In the final part of our workshop, we explored stories of resilience and reverence. Participants shared many moving stories of communities coming together in service to the wildlife that had lost homes or been hurt by the fires, and to each-other, as they navigated their way through crisis with unbelievable acts of compassion, creativity and fortitude.

Photo by Jack Bassingthwaighte

Photo by Jack Bassingthwaighte


Workshop 2: Counter-mapping

The afternoon’s creative practice was inspired by the short film Counter-mapping’ by Emmanuel Vaughan-Lee and Adam Loften. The film tells the story of Jim Enote a traditional Zuni farmer based in New Mexico. Jim is also the director of the A:shiwi A:wan Museum and Heritage Center, and is working with Zuni artists to create maps that bring an indigenous voice and perspective back to the land. These maps counter western notions of place and geography and challenge our whole western way of relating to place and land.
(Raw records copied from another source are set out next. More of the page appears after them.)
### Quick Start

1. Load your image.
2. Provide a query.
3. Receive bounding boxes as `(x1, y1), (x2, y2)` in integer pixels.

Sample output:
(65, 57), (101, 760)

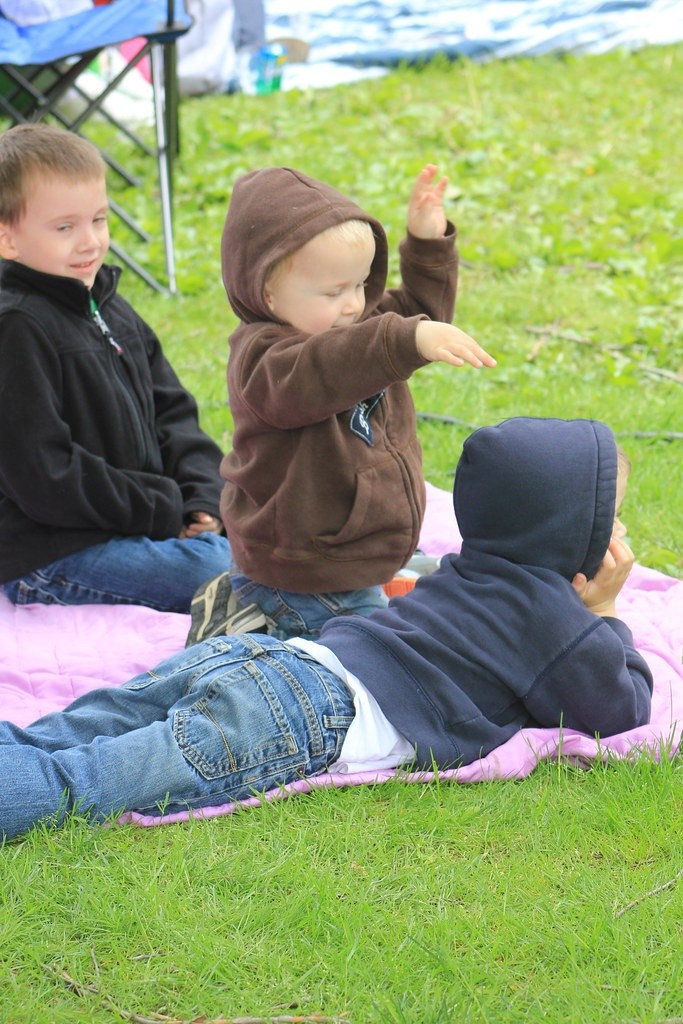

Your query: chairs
(0, 1), (202, 289)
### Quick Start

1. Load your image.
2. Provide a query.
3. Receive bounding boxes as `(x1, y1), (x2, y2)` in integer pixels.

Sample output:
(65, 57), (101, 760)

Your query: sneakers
(185, 572), (268, 649)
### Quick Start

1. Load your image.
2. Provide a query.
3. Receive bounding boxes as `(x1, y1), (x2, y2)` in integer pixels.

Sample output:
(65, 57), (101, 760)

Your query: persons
(1, 121), (236, 614)
(183, 165), (496, 648)
(1, 416), (654, 835)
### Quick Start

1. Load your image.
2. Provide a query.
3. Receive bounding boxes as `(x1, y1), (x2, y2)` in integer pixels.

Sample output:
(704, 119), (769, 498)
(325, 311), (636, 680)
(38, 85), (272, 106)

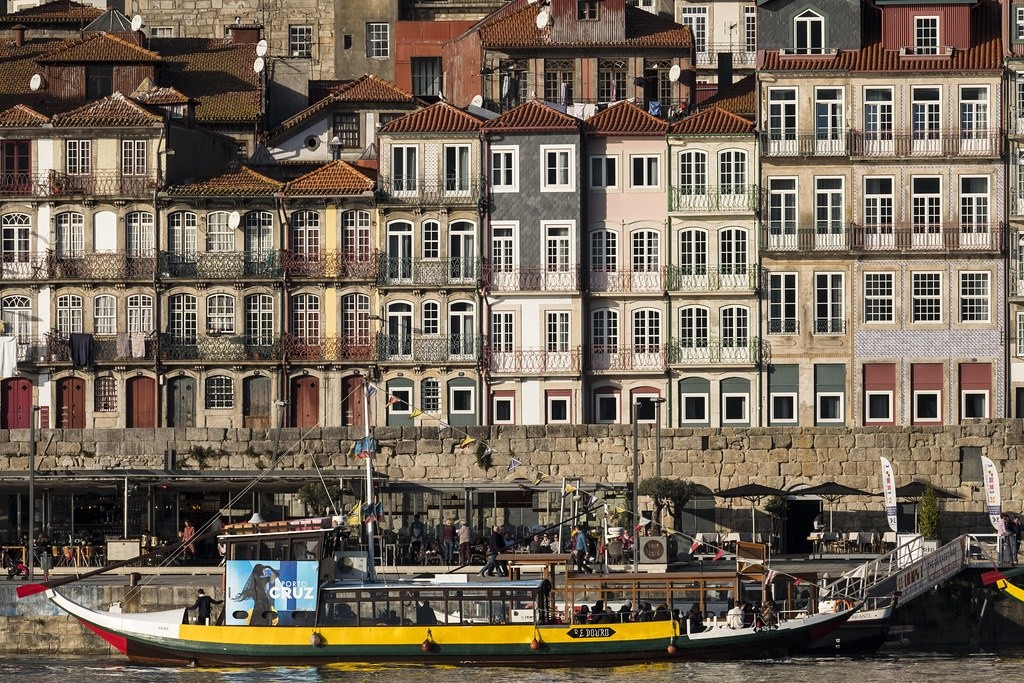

Participants were given time to explore in group conversation how Zuni maps challenged our conditioned notions of ownership, place and identity in relation to land. They reflected on how these maps offer a different perspective and relationship to our environments, one suffused with story, meaning, and sacred significance.

Finally, participants were invited to create their own ‘counter maps’, drawing in a way that represented their own home, weaving memory, stories and images that held meaning to them, and in doing so enacting a sense of deep listening, building a new understanding of interconnectedness to place.

Few of us have thought to ask what truths a map may be concealing, or have paused to consider that maps do not tell us where we are from or who we are. Many of us do not know the stories of the land in the places where we live; we have not thought to look for the topography of a myth in the surrounding rivers and hills. Perhaps this is because we have forgotten how to listen to the land around us.